The task: Each record that follows is to be transcribed exactly, excluding its images.

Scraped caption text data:
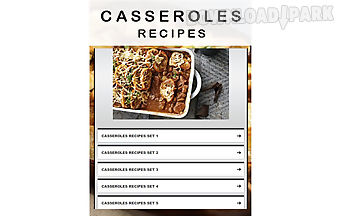 Casseroles recipe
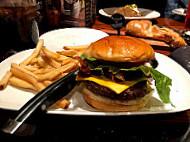 Longhorn Steakhouse Hixson food
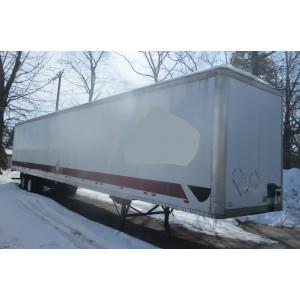 2006 Wabash Dry Van Trailer in CT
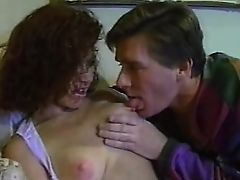 Big Natural Tit Amateur Pussy Licked
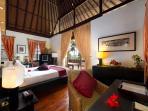 Majapahit - Villa Raj - Master bedroom
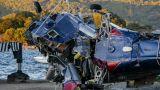 Τις παραιτήσεις του ΔΣ του ΔΕΔΔΗΕ ζητά η κυβέρνηση μετά την τραγωδία στον Πόρο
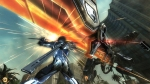 metal-gear-rising-revengeance-screenshots-oxcgn-4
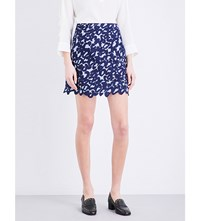 Sandro Loomy Lace Skirt Navy Blue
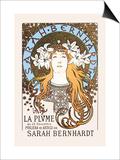Sarah Bernhardt Art by Alphonse Mucha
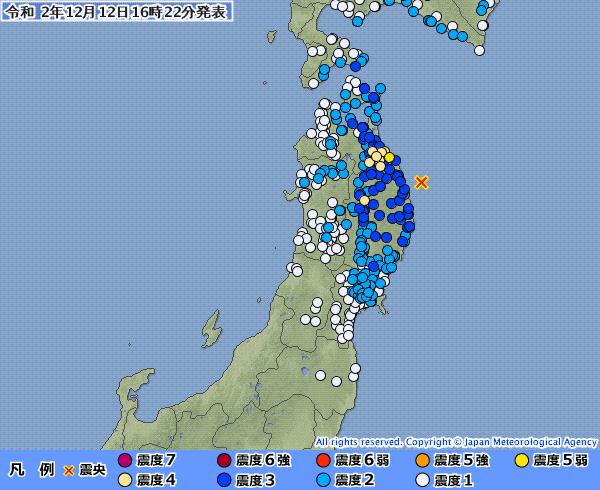東北地方で最大震度5弱の地震発生 M5.5 震源地は岩手県沖 深さ約50km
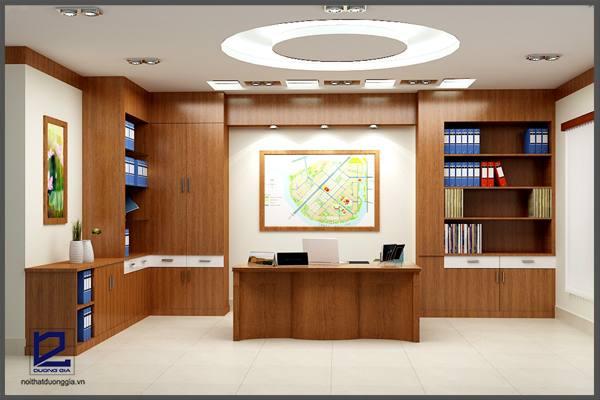 Thiết kế nội thất phòng Giám đốc công ty CKC GD-DG07  góc chụp 3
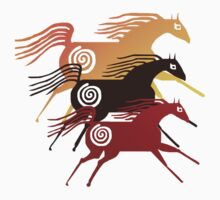Three Ancient Horses T-Shirt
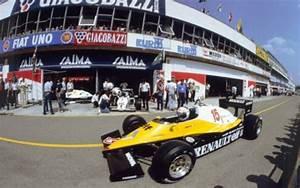 Formule 1 En France : formule 1 il y aura un grand prix en france en 2018 le parisien ~ Maxctalentgroup.com Avis de Voitures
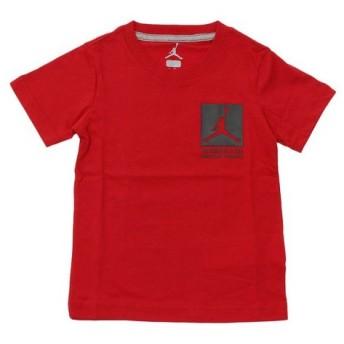 JORDAN 【オンライン限定特価】ボーイズ ジョーダン半袖Tシャツ 854697-R78※商品スペック要確認 (Jr)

Exercise answer:
 Casseroles recipe
 Longhorn Steakhouse Hixson food
 2006 Wabash Dry Van Trailer in CT
 Big Natural Tit Amateur Pussy Licked
 Majapahit - Villa Raj - Master bedroom
 Τις παραιτήσεις του ΔΣ του ΔΕΔΔΗΕ ζητά η κυβέρνηση μετά την τραγωδία στον Πόρο
 metal-gear-rising-revengeance-screenshots-oxcgn-4
 Sandro Loomy Lace Skirt Navy Blue
Sarah Bernhardt Art by Alphonse Mucha
東北地方で最大震度5弱の地震発生 M5.5 震源地は岩手県沖 深さ約50km
 Thiết kế nội thất phòng Giám đốc công ty CKC GD-DG07  góc chụp 3
Three Ancient Horses T-Shirt
 Formule 1 En France : formule 1 il y aura un grand prix en france en 2018 le parisien ~ Maxctalentgroup.com Avis de Voitures
 JORDAN 【オンライン限定特価】ボーイズ ジョーダン半袖Tシャツ 854697-R78※商品スペック要確認 (Jr)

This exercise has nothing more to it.